Y a partir de ahí nada más. A finales de aquel año Bannister abandonó el atletismo y empezó su carrera como neurólogo. Nunca ganó una medalla olímpica. En 1952 había sido cuarto en los 1.500 metros. Por aquel entonces nadie se ganaba la vida corriendo. De hecho, Bannister fue un afamado neurólogo y en la Facultad de Medicina de Oxford hay una sala de investigación que lleva su nombre. Y no. Contrariamente a lo que se pueda suponer, su nombre está gravado en el alto de la puerta por sus méritos en el campo de la ciencia y no por lo hecho en una pista de atletismo.

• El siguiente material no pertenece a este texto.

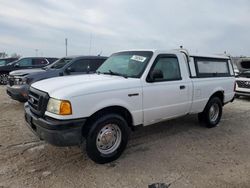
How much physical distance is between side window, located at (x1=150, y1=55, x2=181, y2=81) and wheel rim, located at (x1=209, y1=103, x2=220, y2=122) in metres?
1.77

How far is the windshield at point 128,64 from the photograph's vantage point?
4.41 m

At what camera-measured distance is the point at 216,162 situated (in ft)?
13.2

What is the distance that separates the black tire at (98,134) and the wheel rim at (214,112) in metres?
2.96

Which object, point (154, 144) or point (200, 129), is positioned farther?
point (200, 129)

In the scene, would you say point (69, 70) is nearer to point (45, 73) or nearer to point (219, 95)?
point (45, 73)

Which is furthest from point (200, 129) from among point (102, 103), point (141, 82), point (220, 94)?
point (102, 103)

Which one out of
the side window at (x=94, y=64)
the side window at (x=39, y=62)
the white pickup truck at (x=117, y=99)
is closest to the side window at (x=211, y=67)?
the white pickup truck at (x=117, y=99)

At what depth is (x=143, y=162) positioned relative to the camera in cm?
396

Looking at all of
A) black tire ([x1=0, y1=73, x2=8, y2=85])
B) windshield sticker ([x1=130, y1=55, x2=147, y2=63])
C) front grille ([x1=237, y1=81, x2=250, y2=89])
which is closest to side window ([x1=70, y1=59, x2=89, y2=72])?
windshield sticker ([x1=130, y1=55, x2=147, y2=63])

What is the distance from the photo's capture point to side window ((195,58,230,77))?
5.56 m

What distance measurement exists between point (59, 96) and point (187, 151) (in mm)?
2611

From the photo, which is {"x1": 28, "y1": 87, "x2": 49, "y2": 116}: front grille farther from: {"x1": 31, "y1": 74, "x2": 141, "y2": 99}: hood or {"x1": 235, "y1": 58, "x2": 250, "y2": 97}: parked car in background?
{"x1": 235, "y1": 58, "x2": 250, "y2": 97}: parked car in background

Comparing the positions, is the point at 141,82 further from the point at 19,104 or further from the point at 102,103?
the point at 19,104

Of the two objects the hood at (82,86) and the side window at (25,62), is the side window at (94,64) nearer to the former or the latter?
the hood at (82,86)
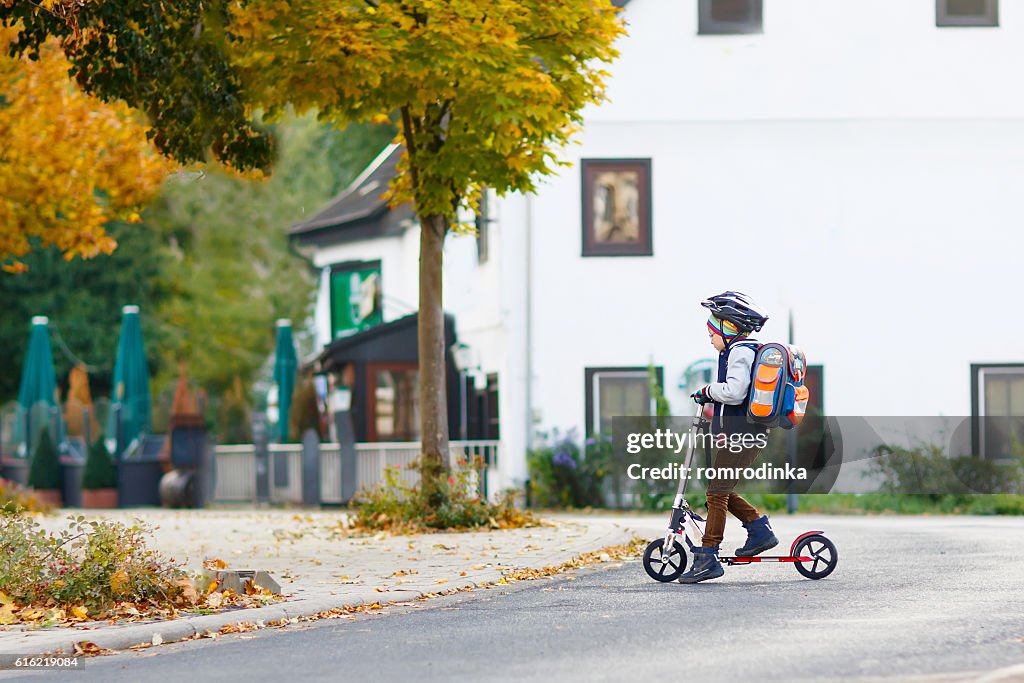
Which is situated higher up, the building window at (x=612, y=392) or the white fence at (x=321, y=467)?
the building window at (x=612, y=392)

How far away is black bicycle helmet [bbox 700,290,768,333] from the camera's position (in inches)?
454

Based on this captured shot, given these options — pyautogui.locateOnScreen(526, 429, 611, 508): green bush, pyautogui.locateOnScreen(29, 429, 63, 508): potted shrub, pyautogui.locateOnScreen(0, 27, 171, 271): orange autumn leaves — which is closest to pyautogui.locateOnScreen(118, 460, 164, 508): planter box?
pyautogui.locateOnScreen(29, 429, 63, 508): potted shrub

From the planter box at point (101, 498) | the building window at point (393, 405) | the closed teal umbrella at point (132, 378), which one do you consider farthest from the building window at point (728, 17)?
the planter box at point (101, 498)

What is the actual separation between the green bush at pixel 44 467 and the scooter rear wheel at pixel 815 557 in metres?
21.5

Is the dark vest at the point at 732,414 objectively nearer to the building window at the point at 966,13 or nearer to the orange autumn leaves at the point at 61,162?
the orange autumn leaves at the point at 61,162

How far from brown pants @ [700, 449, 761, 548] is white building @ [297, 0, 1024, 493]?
14.8 metres

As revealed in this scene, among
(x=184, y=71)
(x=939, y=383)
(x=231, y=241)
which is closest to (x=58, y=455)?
(x=939, y=383)

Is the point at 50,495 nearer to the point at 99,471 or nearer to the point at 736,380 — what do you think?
the point at 99,471

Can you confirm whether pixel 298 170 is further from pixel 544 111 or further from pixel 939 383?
pixel 544 111

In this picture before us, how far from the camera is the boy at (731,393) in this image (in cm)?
1141

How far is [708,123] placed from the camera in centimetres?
2723

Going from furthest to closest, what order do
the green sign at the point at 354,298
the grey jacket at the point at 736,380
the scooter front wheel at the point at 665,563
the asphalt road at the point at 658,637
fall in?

En sus memorias, Bannister comentaba que había aprendido a correr como una liebre “bajo la lluvia de bombas de los bombarderos”. En ese mismo libro disertaba: “Es extraño que una acción intrínsecamente simple y sin importancia como poner un pie delante de otro durante 1760 yardas (una milla) lo más rápido posible se haya convertido en un logro deportivo tan importante. Creo que su atractivo reside en su simplicidad; no exige dinero ni equipamiento ni un físico especial, ni sabiduría, ni educación. En un mundo de creciente complejidad tecnológica destaca como una declaración ingenua de la naturaleza humana. Usando simplemente sus dos pies, una persona puede superar tremendas dificultades para alcanzar una cumbre desde la que puede proclamar que nadie había hecho eso antes”.